## EXERCISE BRIEF:
Would you write out the entries below word for word, omitting the pictures?

## DATA FOR THE TASK:
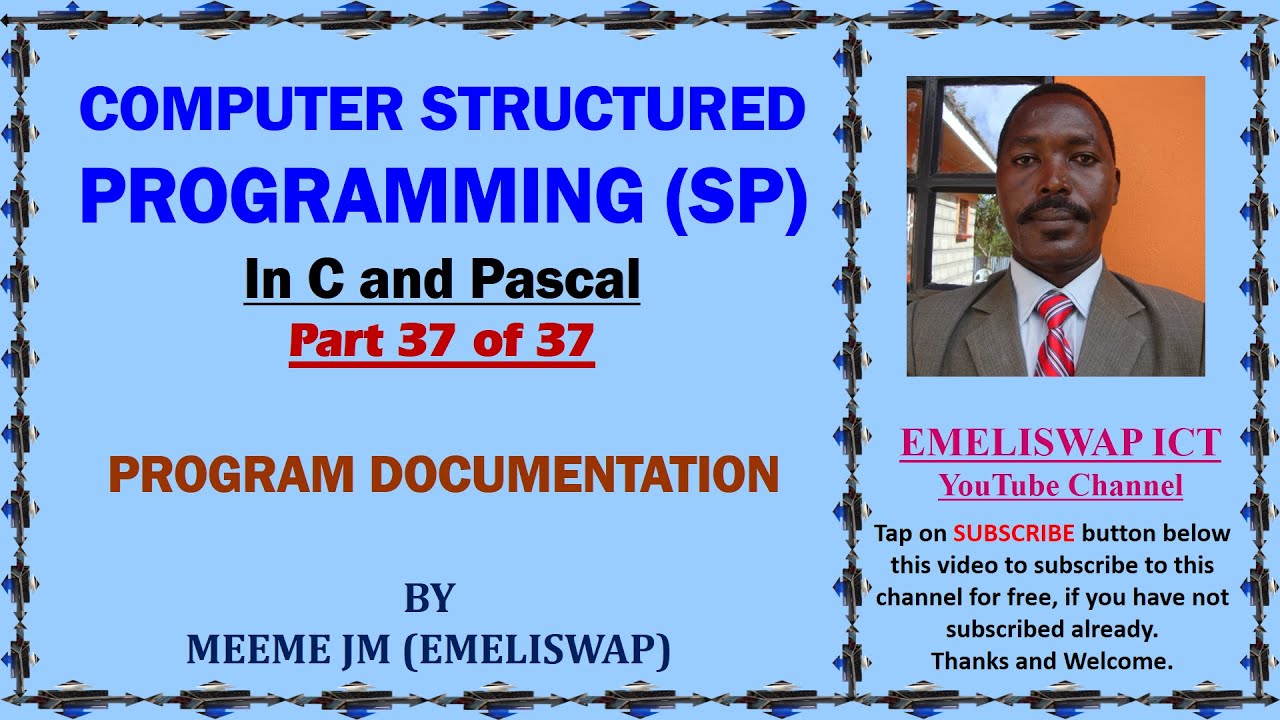 COMPUTER STRUCTURED PROGRAMMING (SP)

In C and Pascal

Part 37 of 37

PROGRAM DOCUMENTATION

BY
MEEME JM (EMELISWAP)

EMELISWAP ICT
YouTube Channel

Tap on SUBSCRIBE button below this video to subscribe to this channel for free, if you have not subscribed already.
Thanks and Welcome.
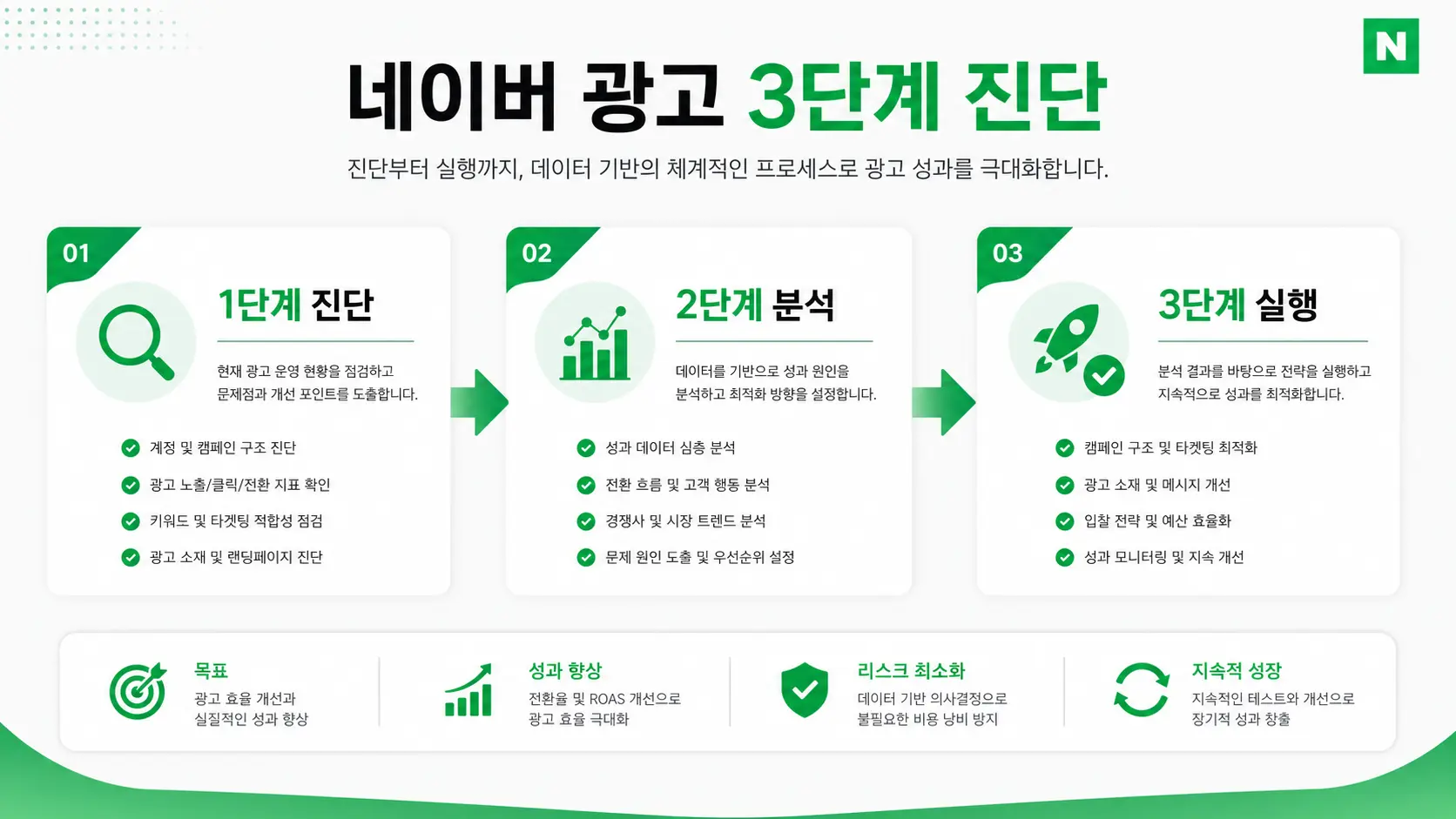 N

네이버 광고 3단계 진단

진단부터 실행까지, 데이터 기반의 체계적인 프로세스로 광고 성과를 극대화합니다.

01

1단계 진단

현재 광고 운영 현황을 점검하고 문제점과 개선 포인트를 도출합니다.

계정 및 캠페인 구조 진단
광고 노출/클릭/전환 지표 확인
키워드 및 타겟팅 적합성 점검
광고 소재 및 랜딩페이지 진단

02

2단계 분석

데이터를 기반으로 성과 원인을 분석하고 최적화 방향을 설정합니다.

성과 데이터 심층 분석
전환 흐름 및 고객 행동 분석
경쟁사 및 시장 트렌드 분석
문제 원인 도출 및 우선순위 설정

03

3단계 실행

분석 결과를 바탕으로 전략을 실행하고 지속적으로 성과를 최적화합니다.

캠페인 구조 및 타겟팅 최적화
광고 소재 및 메시지 개선
입찰 전략 및 예산 효율화
성과 모니터링 및 지속 개선

목표
광고 효율 개선과 실질적인 성과 향상

성과 향상
전환율 및 ROAS 개선으로 광고 효율 극대화

리스크 최소화
데이터 기반 의사결정으로 불필요한 비용 낭비 방지

지속적 성장
지속적인 테스트와 개선으로 장기적 성과 창출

## SOLUTION TO THE PROBLEM:
 COMPUTER STRUCTURED PROGRAMMING (SP)

In C and Pascal

Part 37 of 37

PROGRAM DOCUMENTATION

BY
MEEME JM (EMELISWAP)

EMELISWAP ICT
YouTube Channel

Tap on SUBSCRIBE button below this video to subscribe to this channel for free, if you have not subscribed already.
Thanks and Welcome.
 N

네이버 광고 3단계 진단

진단부터 실행까지, 데이터 기반의 체계적인 프로세스로 광고 성과를 극대화합니다.

01

1단계 진단

현재 광고 운영 현황을 점검하고 문제점과 개선 포인트를 도출합니다.

계정 및 캠페인 구조 진단
광고 노출/클릭/전환 지표 확인
키워드 및 타겟팅 적합성 점검
광고 소재 및 랜딩페이지 진단

02

2단계 분석

데이터를 기반으로 성과 원인을 분석하고 최적화 방향을 설정합니다.

성과 데이터 심층 분석
전환 흐름 및 고객 행동 분석
경쟁사 및 시장 트렌드 분석
문제 원인 도출 및 우선순위 설정

03

3단계 실행

분석 결과를 바탕으로 전략을 실행하고 지속적으로 성과를 최적화합니다.

캠페인 구조 및 타겟팅 최적화
광고 소재 및 메시지 개선
입찰 전략 및 예산 효율화
성과 모니터링 및 지속 개선

목표
광고 효율 개선과 실질적인 성과 향상

성과 향상
전환율 및 ROAS 개선으로 광고 효율 극대화

리스크 최소화
데이터 기반 의사결정으로 불필요한 비용 낭비 방지

지속적 성장
지속적인 테스트와 개선으로 장기적 성과 창출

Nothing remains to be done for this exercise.